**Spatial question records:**

-- Start --

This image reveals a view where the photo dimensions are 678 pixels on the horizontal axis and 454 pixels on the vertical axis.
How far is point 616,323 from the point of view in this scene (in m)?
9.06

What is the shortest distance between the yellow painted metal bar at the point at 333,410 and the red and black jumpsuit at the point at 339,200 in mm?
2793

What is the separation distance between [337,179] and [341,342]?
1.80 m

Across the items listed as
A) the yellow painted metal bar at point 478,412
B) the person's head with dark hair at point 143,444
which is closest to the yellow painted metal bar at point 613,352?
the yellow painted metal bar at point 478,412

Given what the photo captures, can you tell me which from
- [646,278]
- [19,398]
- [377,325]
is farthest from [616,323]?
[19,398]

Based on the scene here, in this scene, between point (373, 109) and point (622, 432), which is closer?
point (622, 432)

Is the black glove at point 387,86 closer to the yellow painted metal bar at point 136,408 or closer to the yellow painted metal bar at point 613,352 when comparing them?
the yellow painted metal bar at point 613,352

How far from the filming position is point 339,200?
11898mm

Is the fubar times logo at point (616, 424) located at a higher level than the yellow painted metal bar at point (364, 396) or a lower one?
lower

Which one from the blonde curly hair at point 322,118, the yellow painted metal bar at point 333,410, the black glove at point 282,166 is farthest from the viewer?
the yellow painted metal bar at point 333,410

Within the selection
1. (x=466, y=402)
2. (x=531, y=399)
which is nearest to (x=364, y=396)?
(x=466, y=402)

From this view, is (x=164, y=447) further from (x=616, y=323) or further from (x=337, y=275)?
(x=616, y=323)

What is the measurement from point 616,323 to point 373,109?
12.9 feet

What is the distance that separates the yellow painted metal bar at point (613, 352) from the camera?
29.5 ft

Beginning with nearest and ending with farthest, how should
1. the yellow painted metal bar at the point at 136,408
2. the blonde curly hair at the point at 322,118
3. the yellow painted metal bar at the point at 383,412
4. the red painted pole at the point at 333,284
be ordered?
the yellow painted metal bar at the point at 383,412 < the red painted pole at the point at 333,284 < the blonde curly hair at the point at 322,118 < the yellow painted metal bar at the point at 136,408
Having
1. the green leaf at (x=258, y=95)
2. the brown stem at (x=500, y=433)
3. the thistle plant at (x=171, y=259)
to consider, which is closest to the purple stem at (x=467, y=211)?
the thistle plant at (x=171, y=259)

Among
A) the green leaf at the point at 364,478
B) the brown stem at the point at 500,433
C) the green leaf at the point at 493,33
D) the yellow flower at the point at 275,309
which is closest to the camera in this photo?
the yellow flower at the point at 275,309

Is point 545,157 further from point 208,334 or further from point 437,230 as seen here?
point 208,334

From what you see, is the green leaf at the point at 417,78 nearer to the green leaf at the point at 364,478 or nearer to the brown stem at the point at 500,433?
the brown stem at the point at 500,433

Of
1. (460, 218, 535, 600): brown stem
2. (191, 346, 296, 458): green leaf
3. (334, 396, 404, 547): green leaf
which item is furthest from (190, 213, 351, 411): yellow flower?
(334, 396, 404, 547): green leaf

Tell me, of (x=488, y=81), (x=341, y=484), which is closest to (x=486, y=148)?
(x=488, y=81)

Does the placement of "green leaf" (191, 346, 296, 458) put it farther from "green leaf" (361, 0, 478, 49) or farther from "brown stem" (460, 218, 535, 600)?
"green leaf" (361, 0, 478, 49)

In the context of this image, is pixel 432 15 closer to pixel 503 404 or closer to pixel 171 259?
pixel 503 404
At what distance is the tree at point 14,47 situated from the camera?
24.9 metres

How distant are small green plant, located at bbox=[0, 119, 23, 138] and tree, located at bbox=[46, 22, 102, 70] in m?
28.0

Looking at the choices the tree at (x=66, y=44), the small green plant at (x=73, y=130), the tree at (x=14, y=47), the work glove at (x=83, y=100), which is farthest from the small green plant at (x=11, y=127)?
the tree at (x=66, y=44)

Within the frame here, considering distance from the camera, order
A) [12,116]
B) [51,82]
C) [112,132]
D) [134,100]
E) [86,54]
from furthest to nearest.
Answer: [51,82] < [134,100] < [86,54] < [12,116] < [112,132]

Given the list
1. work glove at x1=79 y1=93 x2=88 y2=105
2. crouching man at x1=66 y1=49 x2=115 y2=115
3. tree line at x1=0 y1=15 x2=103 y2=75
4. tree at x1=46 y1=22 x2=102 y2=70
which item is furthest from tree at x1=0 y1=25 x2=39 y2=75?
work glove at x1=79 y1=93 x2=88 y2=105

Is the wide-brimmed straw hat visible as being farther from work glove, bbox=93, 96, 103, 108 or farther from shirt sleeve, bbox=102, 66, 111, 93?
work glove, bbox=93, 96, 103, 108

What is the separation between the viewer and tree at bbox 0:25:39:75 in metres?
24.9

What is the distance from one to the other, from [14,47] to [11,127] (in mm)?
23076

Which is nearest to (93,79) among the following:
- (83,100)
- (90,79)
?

-- End --

**The problem:** Each line from the one containing "Tell me, of" to the end of the listing above should be copied exactly, and nothing else.

**Task answer:**
Tell me, of (x=488, y=81), (x=341, y=484), which is closest to (x=486, y=148)?
(x=488, y=81)

Does the placement of "green leaf" (191, 346, 296, 458) put it farther from "green leaf" (361, 0, 478, 49) or farther from "brown stem" (460, 218, 535, 600)?
"green leaf" (361, 0, 478, 49)

In the context of this image, is pixel 432 15 closer to pixel 503 404 or closer to pixel 171 259?
pixel 503 404
At what distance is the tree at point 14,47 situated from the camera?
24.9 metres

How distant are small green plant, located at bbox=[0, 119, 23, 138] and tree, located at bbox=[46, 22, 102, 70] in m?
28.0

Looking at the choices the tree at (x=66, y=44), the small green plant at (x=73, y=130), the tree at (x=14, y=47), the work glove at (x=83, y=100), which is farthest from the small green plant at (x=11, y=127)?
the tree at (x=66, y=44)

Within the frame here, considering distance from the camera, order
A) [12,116]
B) [51,82]
C) [112,132]
D) [134,100]
E) [86,54]
from furthest to nearest.
Answer: [51,82] < [134,100] < [86,54] < [12,116] < [112,132]

Given the list
1. work glove at x1=79 y1=93 x2=88 y2=105
2. crouching man at x1=66 y1=49 x2=115 y2=115
3. tree line at x1=0 y1=15 x2=103 y2=75
4. tree at x1=46 y1=22 x2=102 y2=70
which item is furthest from tree at x1=0 y1=25 x2=39 y2=75?
work glove at x1=79 y1=93 x2=88 y2=105

Is the wide-brimmed straw hat visible as being farther from work glove, bbox=93, 96, 103, 108 or farther from shirt sleeve, bbox=102, 66, 111, 93?
work glove, bbox=93, 96, 103, 108

What is the separation between the viewer and tree at bbox 0:25:39:75 in metres?
24.9

What is the distance from one to the other, from [14,47] to [11,127] (in mm)?
23076

Which is nearest to (93,79) among the following:
- (83,100)
- (90,79)
?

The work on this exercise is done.